- Petitioner Benson Njuki had argued that the Supreme Court's advisory opinion could not be used retrospectively in treating a vacancy that already existed.
- But Justice Abigail Mshilla ruled that the advisory opinion, explaining how the vacancy should be filled, was sufficient and binding in law.
- Justice Mshilla also noted that once the process of nomination ends and the name of the nominee is gazetted, any challenge to the appointment can only be through an election petition, not a constitutional petition.
The High Court has dismissed a petition challenging the Nyeri governor’s decision to appoint a deputy without waiting for Parliament to pass a law on how to fill the position.
Justice Abigail Mshilla ruled that the Supreme Court's advisory opinion, explaining how the vacancy should be filled, was sufficient and binding in law.
Justice Mshilla said the advisory, dated March 9, 2018, not only applied to the filling of vacancies in future but also those that existed before it was issued.
Petitioner Benson Njuki had argued that the advisory opinion could not be used retrospectively in treating a vacancy that already existed.
Mr Njuki said Governor Mutahi Kahiga was supposed to wait for Parliament to pass the County Governments Amendment Bill before nominating Caroline Karugu as his deputy.
The vacancy occurred after Mr Kahiga was sworn in as county boss following Governor Wahome Gakuru's death on November 7, 2017.
“At the time the deputy’s office fell vacant, the Constitution did not have any provision for filling the position and neither was there a legislative provision,” Mr Njuki said in the constitutional petition.
But Justice Mshilla, while concurring with lawyer Richard Kamotho for Mr Kahiga and Ms Karugu, ruled that retrospective application of the law is allowed mostly where it affects a procedure.
Mr Kamotho submitted that the advisory opinion was a binding, authoritative statement of law, guiding the conduct of all governmental or public action.
“The advisory opinion was on a procedure and any retrospective application would have been lawful and valid. The Supreme Court did not state the commencement date of the advisory opinion and it goes without saying that this court cannot be the forum to determine this issue,” stated Justice Mshilla.

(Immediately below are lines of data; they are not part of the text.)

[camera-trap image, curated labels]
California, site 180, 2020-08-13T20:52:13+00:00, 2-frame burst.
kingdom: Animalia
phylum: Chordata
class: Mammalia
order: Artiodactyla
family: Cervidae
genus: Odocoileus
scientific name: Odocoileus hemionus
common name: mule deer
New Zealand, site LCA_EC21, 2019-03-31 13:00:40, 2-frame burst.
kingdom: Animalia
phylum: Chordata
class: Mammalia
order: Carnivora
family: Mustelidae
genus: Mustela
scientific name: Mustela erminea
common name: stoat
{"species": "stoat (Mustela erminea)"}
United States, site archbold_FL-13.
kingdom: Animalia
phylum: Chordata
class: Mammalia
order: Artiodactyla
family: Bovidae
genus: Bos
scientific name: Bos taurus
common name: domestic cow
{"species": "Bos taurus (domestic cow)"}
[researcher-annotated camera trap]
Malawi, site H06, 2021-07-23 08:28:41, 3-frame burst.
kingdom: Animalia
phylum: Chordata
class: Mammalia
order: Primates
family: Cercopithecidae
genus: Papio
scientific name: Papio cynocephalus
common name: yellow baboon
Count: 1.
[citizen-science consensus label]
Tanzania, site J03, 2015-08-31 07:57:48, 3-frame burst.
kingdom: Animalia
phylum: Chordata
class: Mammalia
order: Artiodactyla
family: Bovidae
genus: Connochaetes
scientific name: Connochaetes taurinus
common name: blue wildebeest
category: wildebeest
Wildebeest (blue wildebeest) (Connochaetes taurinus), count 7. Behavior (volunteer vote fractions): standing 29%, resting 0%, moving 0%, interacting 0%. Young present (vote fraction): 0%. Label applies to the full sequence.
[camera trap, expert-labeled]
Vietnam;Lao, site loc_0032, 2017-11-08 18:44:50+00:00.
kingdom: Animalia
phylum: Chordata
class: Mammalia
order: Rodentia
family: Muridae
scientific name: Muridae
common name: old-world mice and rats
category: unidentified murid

The judge also found that the constitutional court was not the proper forum to challenge the legal procedure as well as the validity of the advisory's applicability.
She said the petitioner’s arguments arose from the nomination process.
In his prayers, the petitioner wanted the court to issue an order annulling and declaring the process unprocedural and unconstitutional, as he raised questions on Ms Karugu’s eligibility and qualifications.
But Justice Mshilla said once the process of nomination ends and the name of the nominee is gazetted, any challenge to the appointment can only be through an election petition, not a constitutional petition.
“The petitioner chose the wrong forum to address his grievances on the propriety of the nomination process. The prayers sought can only be ventilated by way of an election petition," she said.
She added that the court was not duly constituted as an election court and therefore lacked jurisdiction to entertain Mr Njuki’s petition.
In the advisory opinion, which has since been applied in Nairobi, Bomet and Kiambu counties, the Supreme Court ruled that governors should nominate a person to fill the deputy governor’s vacancy within 14 days.
The vacancy may occur from death in office, resignation or an impeachment.
The nominees have to be approved by county assemblies within 60 days and, if successful, they then take the oath of office.
The judges said the position of a deputy governor cannot be filled through another election but admitted that the Constitution was not clear on the process.